— CHALLENGE 1 —
Reproduce a passage from the forum thread on the guilty plea in the officer's killing, beginning at the words "# Teen pleads" and stopping after the words "was under way.".
— CHALLENGE 2 —
Answer these questions from the forum thread on the guilty plea in the officer's killing:
(a) Which officer was killed, and what agency did he serve?
(b) On what date is the sentencing scheduled?
(c) In the final post, what motive does the writer attribute to the plea?
— CHALLENGE 3 —
Continue the forum thread on the guilty plea in the officer's killing, picking up after its final post.

··· TEXT EXTRACT

# Teen pleads guilty to murdering officer



## kttref (Oct 5, 2004)

Tuesday, December 7, 2004 Posted: 12:30 PM EST (1730 GMT) 

POMONA, California (AP) -- A 16-year-old boy pleaded guilty Monday to murdering a California Highway Patrol officer who was gunned down as he stood outside a courthouse in April.

Valentino Mitchell Arenas pleaded guilty to first-degree murder of Officer Thomas Steiner and admitted the special circumstances of murder of a police officer, lying in wait and murder during a drive-by shooting, said Deputy District Attorney Linda Loftfield.

The plea was entered as jury selection for trial was under way.

Arenas, who also admitted that the killing was gang-related, faces up to life in prison without possibility of parole when he is sentenced January 28.


----------



## Foxracingmtnridr (Feb 23, 2003)

Well atleast he's man enought to admit what he did and suffer the consequences for his actions. :roll: 


Scott c:


----------



## bbelichick (Aug 25, 2002)

SAPD @ Tue Dec 07 said:


> Well atleast he's man enought to admit what he did and suffer the consequences for his actions. :roll:
> Scott c:


Sure. In order to avoid the Death Penalty, but I guess he's still a stand-up guy.

······
··· RECORD EXCERPTS

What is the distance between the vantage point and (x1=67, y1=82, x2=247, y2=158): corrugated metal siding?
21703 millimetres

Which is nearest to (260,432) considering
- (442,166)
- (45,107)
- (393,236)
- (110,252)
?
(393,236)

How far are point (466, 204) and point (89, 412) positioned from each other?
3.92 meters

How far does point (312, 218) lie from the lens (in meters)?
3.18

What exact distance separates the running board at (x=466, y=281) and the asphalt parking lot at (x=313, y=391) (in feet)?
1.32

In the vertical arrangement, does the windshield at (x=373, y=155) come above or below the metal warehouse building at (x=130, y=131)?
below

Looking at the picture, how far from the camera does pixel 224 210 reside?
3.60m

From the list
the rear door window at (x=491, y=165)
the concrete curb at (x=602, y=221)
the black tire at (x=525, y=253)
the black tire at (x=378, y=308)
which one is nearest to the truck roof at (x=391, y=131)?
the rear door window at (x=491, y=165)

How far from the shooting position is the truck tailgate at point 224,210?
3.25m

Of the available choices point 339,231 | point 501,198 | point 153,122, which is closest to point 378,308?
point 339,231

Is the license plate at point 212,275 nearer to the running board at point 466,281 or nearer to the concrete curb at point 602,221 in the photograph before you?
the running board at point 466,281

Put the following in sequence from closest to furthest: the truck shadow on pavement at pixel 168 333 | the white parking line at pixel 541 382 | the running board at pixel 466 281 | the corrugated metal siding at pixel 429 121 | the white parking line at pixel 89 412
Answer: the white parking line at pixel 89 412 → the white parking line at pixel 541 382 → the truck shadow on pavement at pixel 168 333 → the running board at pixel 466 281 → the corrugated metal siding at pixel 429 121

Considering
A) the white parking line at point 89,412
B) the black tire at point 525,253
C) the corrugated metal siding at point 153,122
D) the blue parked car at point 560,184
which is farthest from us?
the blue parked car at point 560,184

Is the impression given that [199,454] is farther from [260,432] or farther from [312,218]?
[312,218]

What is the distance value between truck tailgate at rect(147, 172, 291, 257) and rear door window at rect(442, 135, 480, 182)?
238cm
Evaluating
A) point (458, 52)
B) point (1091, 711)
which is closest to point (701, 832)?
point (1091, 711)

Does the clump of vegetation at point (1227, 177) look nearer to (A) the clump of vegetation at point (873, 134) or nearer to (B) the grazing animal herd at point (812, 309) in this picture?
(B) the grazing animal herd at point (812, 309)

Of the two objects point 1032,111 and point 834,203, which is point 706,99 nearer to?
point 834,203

······

— WRITTEN REPLY 1 —
# Teen pleads guilty to murdering officer



## kttref (Oct 5, 2004)

Tuesday, December 7, 2004 Posted: 12:30 PM EST (1730 GMT) 

POMONA, California (AP) -- A 16-year-old boy pleaded guilty Monday to murdering a California Highway Patrol officer who was gunned down as he stood outside a courthouse in April.

Valentino Mitchell Arenas pleaded guilty to first-degree murder of Officer Thomas Steiner and admitted the special circumstances of murder of a police officer, lying in wait and murder during a drive-by shooting, said Deputy District Attorney Linda Loftfield.

The plea was entered as jury selection for trial was under way.

— WRITTEN REPLY 2 —
(a) Officer Thomas Steiner of the California Highway Patrol.
(b) January 28.
(c) Avoiding the death penalty.

— WRITTEN REPLY 3 —
:evil:


----------



## kttref (Oct 5, 2004)

Speaking of the death penalty, we're having our the first one in 40 years next month....should be interesting. Thankfully the Gov. said she's not going to stop it.


----------



## Foxracingmtnridr (Feb 23, 2003)

bbelichick @ Tue 07 Dec said:


> SAPD @ Tue Dec 07 said:
> 
> 
> > Well atleast he's man enought to admit what he did and suffer the consequences for his actions. :roll:
> ...


I'm not saying he's a stand up guy. I'm just saying atleast he's not trying to lengthen out the case so that the family has to have more pain then they already have. IMO he's a douchebag that should be severely beaten then cut then shot then oc'd then thrown in the chair and fried.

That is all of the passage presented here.